### Extrait du texte

LE PAPE FRANÇOIS S'ÉTEINT À 88 ANS
Le Vatican a annoncé ce matin la disparition du pontife, décédé à 7h35. Figure clivante mais respectée bien au-delà du monde catholique, Jorge Mario Bergoglio avait été élu en mars 2013 avec la mission de restaurer "le visage défiguré de l'Église"

(SenePlus) - Le pape François est mort ce lundi 21 avril 2025 à 7h35, à l'âge de 88 ans, a annoncé le Vatican. Jorge Mario Bergoglio, premier pontife latino-américain de l'histoire, laisse derrière lui un héritage complexe après plus de douze années passées à la tête de l'Église catholique, rapporte Le Monde dans sa nécrologie publiée ce jour.
Élu le 13 mars 2013 pour succéder à Benoît XVI qui avait pris la décision historique de renoncer à sa charge, François aura profondément marqué l'Église par son style direct et son approche réformatrice. Comme le souligne Cécile Chambraud dans les colonnes du Monde, le pape argentin avait pris "sa mission à bras-le-corps" dès son élection, conscient qu'à 76 ans, il n'avait "pas de temps à perdre s'il voulait agir en profondeur".
"Comme je voudrais une Église pauvre et pour les pauvres !", s'était-il exclamé peu après son élection, donnant ainsi le ton d'un pontificat qui allait s'attacher à recentrer l'institution sur l'évangélisation d'un monde qu'il jugeait en proie "au matérialisme et au relativisme". Selon les informations du quotidien français, il demandait à l'Église de se concevoir comme "un hôpital de campagne après une bataille", de sortir de son penchant "narcissique", appelant les catholiques à ne pas se transformer en "momies de musée".
Dès le début de son pontificat, François a rompu avec l'image traditionnelle de la papauté par des gestes symboliques forts. D'après Le Monde, refusant l'appartement pontifical au cœur du palais apostolique, il s'était installé à la résidence Sainte-Marthe, prenant ses repas à la cantine où "il choisissait chaque jour sa table et ses commensaux". Il avait également renoncé à la villégiature de Castel Gandolfo, résidence papale depuis le XVIIe siècle.

######
### Données brutes

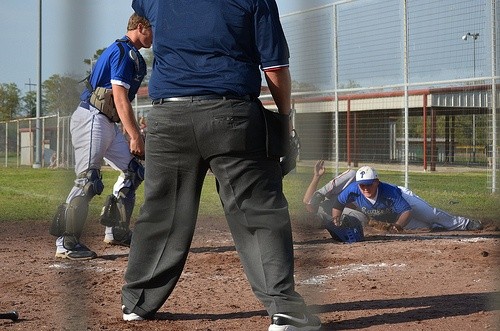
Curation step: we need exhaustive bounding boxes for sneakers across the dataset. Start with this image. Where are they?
[267,311,321,331]
[103,232,132,248]
[121,304,145,321]
[55,242,97,261]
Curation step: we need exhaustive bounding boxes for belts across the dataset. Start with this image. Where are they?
[153,94,249,104]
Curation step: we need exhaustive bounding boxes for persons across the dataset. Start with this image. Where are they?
[305,161,496,242]
[51,12,153,261]
[122,0,323,331]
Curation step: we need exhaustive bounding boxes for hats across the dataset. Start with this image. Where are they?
[355,166,377,186]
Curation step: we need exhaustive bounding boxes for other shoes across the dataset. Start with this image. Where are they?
[465,219,484,230]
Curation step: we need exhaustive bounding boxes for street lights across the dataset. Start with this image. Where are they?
[461,32,479,168]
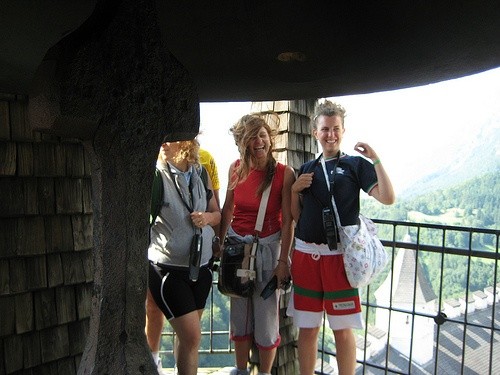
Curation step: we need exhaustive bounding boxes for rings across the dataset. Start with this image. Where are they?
[199,221,202,225]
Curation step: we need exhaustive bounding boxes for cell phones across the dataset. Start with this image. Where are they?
[323,209,336,231]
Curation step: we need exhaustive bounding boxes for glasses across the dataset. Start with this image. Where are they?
[279,275,291,290]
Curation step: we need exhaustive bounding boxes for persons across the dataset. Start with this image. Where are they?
[215,115,297,375]
[291,100,395,375]
[146,138,222,375]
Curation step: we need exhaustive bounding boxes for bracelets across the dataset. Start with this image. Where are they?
[212,235,220,243]
[277,258,288,264]
[372,159,381,166]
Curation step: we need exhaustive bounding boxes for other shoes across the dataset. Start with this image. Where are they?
[231,370,249,375]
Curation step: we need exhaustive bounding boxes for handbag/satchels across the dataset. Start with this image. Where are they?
[338,213,388,288]
[218,236,259,299]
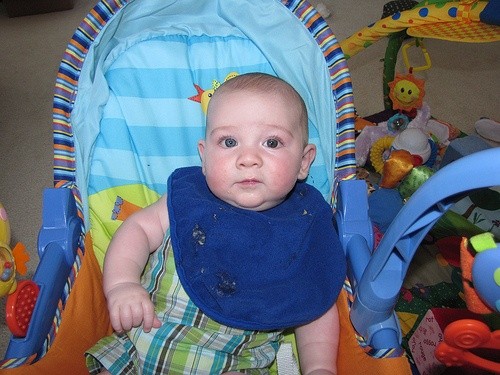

######

Tâches à réaliser ->
• a. Présentez sous forme de liste numérotée les lignes du listing, de celle qui contient « Curation step: we need exhaustive bounding boxes for hats » jusqu'à la fin du listing, sans les lignes vides. Omettez les images dans votre réponse.
• b. Rédigez la suite de l'article consacré à la mort du pape François.

Réponses aux tâches ->
• a.
1. Curation step: we need exhaustive bounding boxes for hats across the dataset. Start with this image. Where are they?
2. [355,166,377,186]
3. Curation step: we need exhaustive bounding boxes for other shoes across the dataset. Start with this image. Where are they?
4. [465,219,484,230]
5. Curation step: we need exhaustive bounding boxes for street lights across the dataset. Start with this image. Where are they?
6. [461,32,479,168]
7. Curation step: we need exhaustive bounding boxes for rings across the dataset. Start with this image. Where are they?
8. [199,221,202,225]
9. Curation step: we need exhaustive bounding boxes for cell phones across the dataset. Start with this image. Where are they?
10. [323,209,336,231]
11. Curation step: we need exhaustive bounding boxes for glasses across the dataset. Start with this image. Where are they?
12. [279,275,291,290]
13. Curation step: we need exhaustive bounding boxes for persons across the dataset. Start with this image. Where are they?
14. [215,115,297,375]
15. [291,100,395,375]
16. [146,138,222,375]
17. Curation step: we need exhaustive bounding boxes for bracelets across the dataset. Start with this image. Where are they?
18. [212,235,220,243]
19. [277,258,288,264]
20. [372,159,381,166]
21. Curation step: we need exhaustive bounding boxes for other shoes across the dataset. Start with this image. Where are they?
22. [231,370,249,375]
23. Curation step: we need exhaustive bounding boxes for handbag/satchels across the dataset. Start with this image. Where are they?
24. [338,213,388,288]
25. [218,236,259,299]

• b.
"J'essaie d'être libre", résumait-il pour expliquer ces choix qui visaient à le maintenir au contact des réalités quotidiennes et à échapper à l'isolement que peut entraîner la fonction papale, précise le journal.
François aura fait des migrants l'une des grandes causes de son pontificat. À Lampedusa en juillet 2013, lors de son premier grand déplacement, il avait dénoncé "la mondialisation de l'indifférence" face aux tragédies en Méditerranée. Le Monde rappelle qu'il avait lancé aux députés européens en novembre 2014 à Strasbourg : "On ne peut tolérer que la mer Méditerranée devienne un grand cimetière".
L'écologie fut l'autre combat majeur du pape argentin, qui publia en 2015 l'encyclique "Laudato Si'", premier texte magistériel d'un pape entièrement consacré à l'environnement. Ce document dénonçait également les inégalités économiques mondiales, François n'hésitant pas à fustiger, selon les termes rapportés par Le Monde, "le fumier du diable", ce "désir sans retenue de l'argent qui commande".
Le pape François s'était également attelé à une profonde réforme de la Curie, l'administration vaticane qu'il qualifiait de "dernière cour d'Europe" traversée par "un courant de corruption", selon les informations du quotidien français. Pour mener à bien cette tâche, il s'était entouré d'un conseil de neuf cardinaux issus de tous les continents.
La mise en ordre des finances du Vatican fut l'une de ses priorités, face à une situation que Le Monde décrit comme "anarchique". Dans ce domaine sensible, François n'hésita pas à faire appel à des cabinets d'audit externes et à l'expertise de laïcs, une nouveauté qui fut "vécue comme un quasi-sacrilège" dans certains cercles du Vatican.
Mais cette réorganisation ne fut pas sans heurts, "émaillée en coulisse d'impitoyables batailles et de manœuvres sinon de sabotage, au moins de retardement", selon l'article de Cécile Chambraud. Le scandale de l'achat d'un immeuble de luxe à Londres, qui aurait entraîné une perte de 150 millions d'euros pour le Vatican, a notamment entaché ces efforts de réforme.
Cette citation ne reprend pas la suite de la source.